:: Given passage

Before You Download Another Template...

If you're anything like me, you've probably downloaded your fair share of business templates over the years.

A client onboarding checklist… a project tracker… a proposal template… an SOP bundle… a Notion workspace that promised to organize your entire business…

I've done it too.

And while I genuinely believe templates can be incredibly helpful, I've learned something after working alongside interior designers and creative business owners for more than a decade:

A template almost never solves the problem on its own.

Templates Aren't the Problem

Most templates are well designed! They're built with good intentions and often come from people with years of experience.


The challenge isn't the template itself. The challenge is figuring out whether it actually fits your business. Every creative business is different: your services are different, your clients are different, your team is different, the way you naturally think and make decisions is different.


A template can give you a starting point, but it can't tell you whether you're solving the right problem in the first place.


Sometimes We're Solving the Wrong Problem

A designer might tell me they need a better onboarding process… but after talking for thirty minutes, we realize the onboarding isn't actually the issue.


Maybe the real challenge is that expectations aren't being set clearly during the discovery call.

Or perhaps pricing isn't being communicated consistently.

Or maybe the client experience feels rushed because the studio has outgrown the way projects are scheduled.


The template wasn't wrong! It just wasn't addressing the root cause.

That's why I almost always start with a conversation before recommending a solution.


The Internet Gives Us Solutions Before Understanding


There has never been more information available to interior designers and creative business owners!

You can download a template, watch a tutorial, or buy a course for almost every aspect of running a business. That's an incredible resource.

But it also creates a temptation to jump straight into implementation before fully understanding what's creating friction. Sometimes we assume we need better software, or another template, or we convince ourselves we just need to be more disciplined.

::::

== Problem 1 ==
Transcribe the passage on business templates between "And while I" and "on its own.", inclusive.
== Problem 2 ==
Write the next part of the piece on business templates, picking up after its final sentence.

:: Data provided

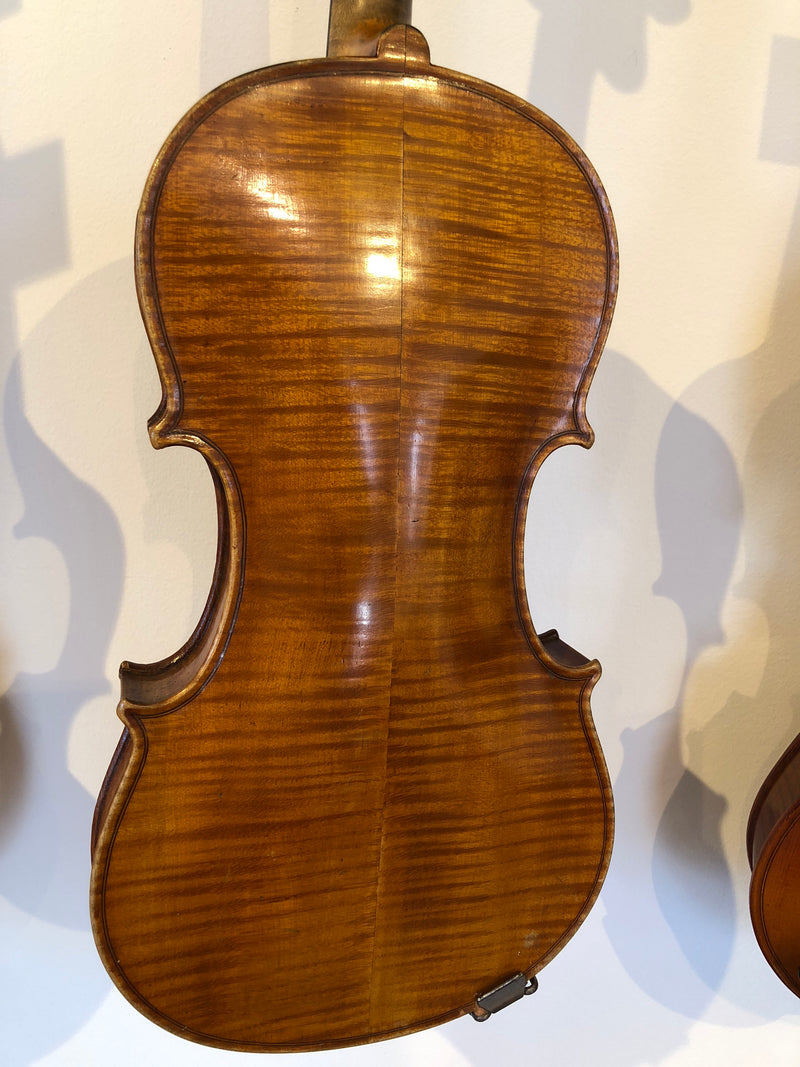 Anton Ferner Violin 1904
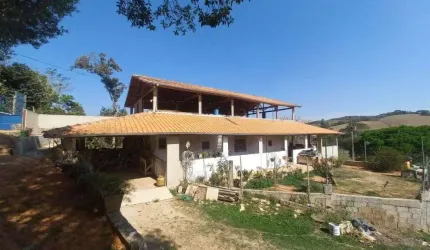 Chácara / sítio com 3 quartos à venda na Zona Rural, Soledade de Minas , 540 m2 por R$ 680.000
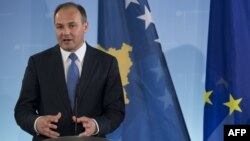 Ministri i Punëve të Jashtme të Kosovës, Enver Hoxhaj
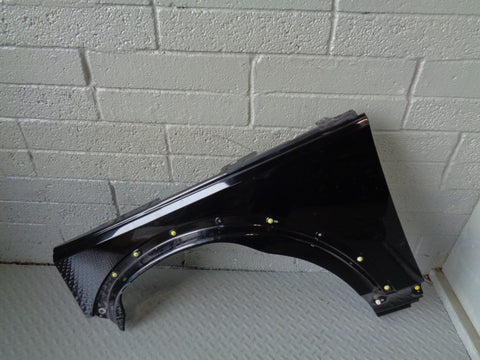 Discovery 3 Near Side Front Wing Land Rover Java Black 2004 to 2009 K26064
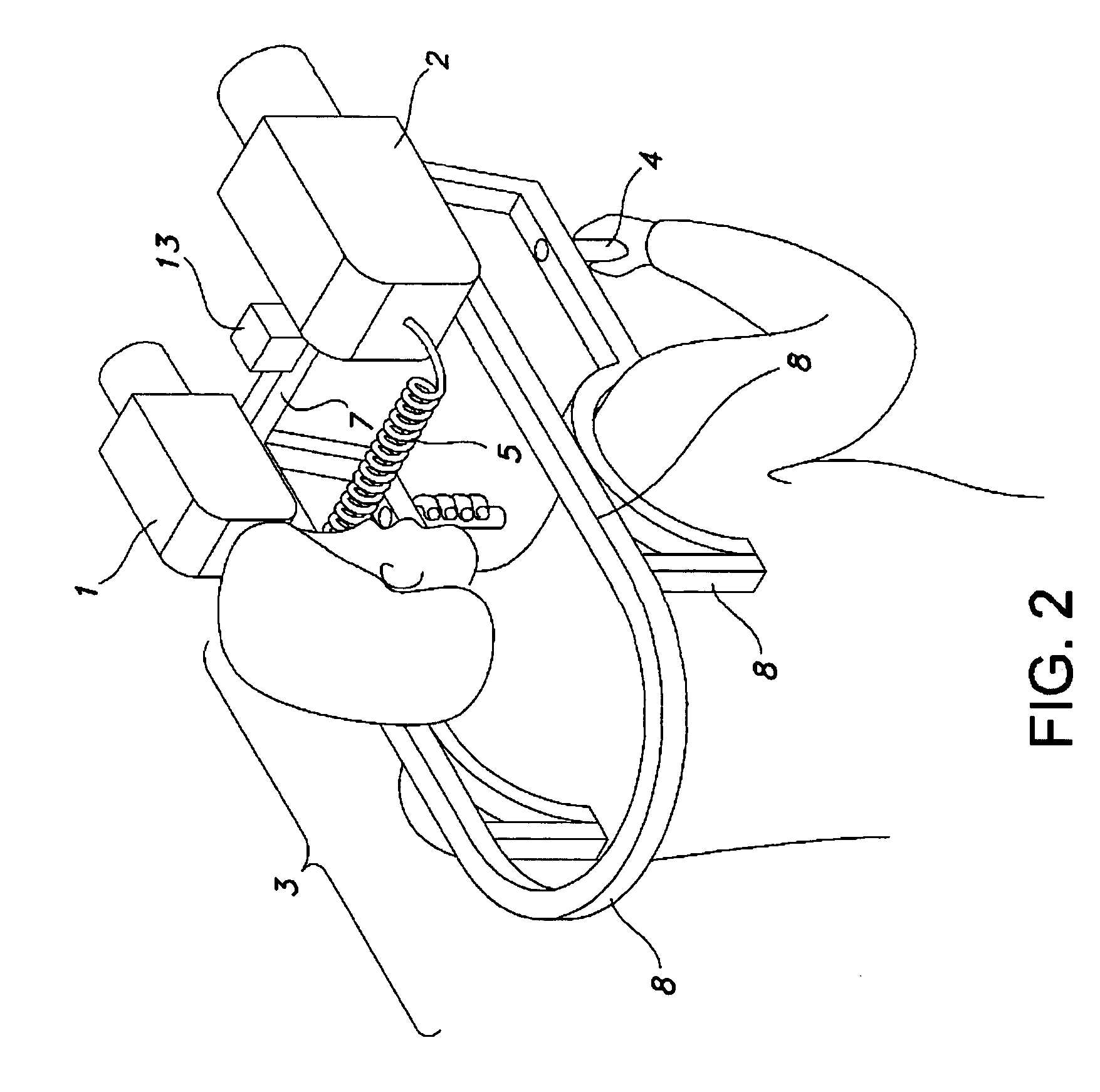 Nondestructive residential inspection method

::::

== Written reply 1 ==
And while I genuinely believe templates can be incredibly helpful, I've learned something after working alongside interior designers and creative business owners for more than a decade:

A template almost never solves the problem on its own.

== Written reply 2 ==
In reality, the answer might be much simpler.

Conversation Creates Clarity

This is one of my favorite parts of coaching.Before we talk about systems, templates, or workflows, we spend time understanding your business:


How do you want your clients to feel?

What parts of your business give you energy?

Where does your team get stuck?

What decisions are you making over and over again?

What feels heavier than it should?


Those conversations often reveal opportunities that no download could.


Sometimes we use templates afterward. Sometimes we don't. Either way, the solution is intentional because it was designed around your business, not someone else's.


A Final Thought

If you've been collecting downloads but still feel stuck, there is absolutely nothing wrong with you.


It may simply mean you're looking for answers before you've had the chance to ask the right questions.

Sometimes the next step isn't another template. It's a conversation… one that helps you understand your business a little more clearly before deciding what needs to change.


If you've been wondering whether your business needs a new process, a new tool, or simply a new perspective, creative business coaching can help you sort through the noise. Together, we'll identify what's actually creating friction and build solutions that fit the way you naturally work.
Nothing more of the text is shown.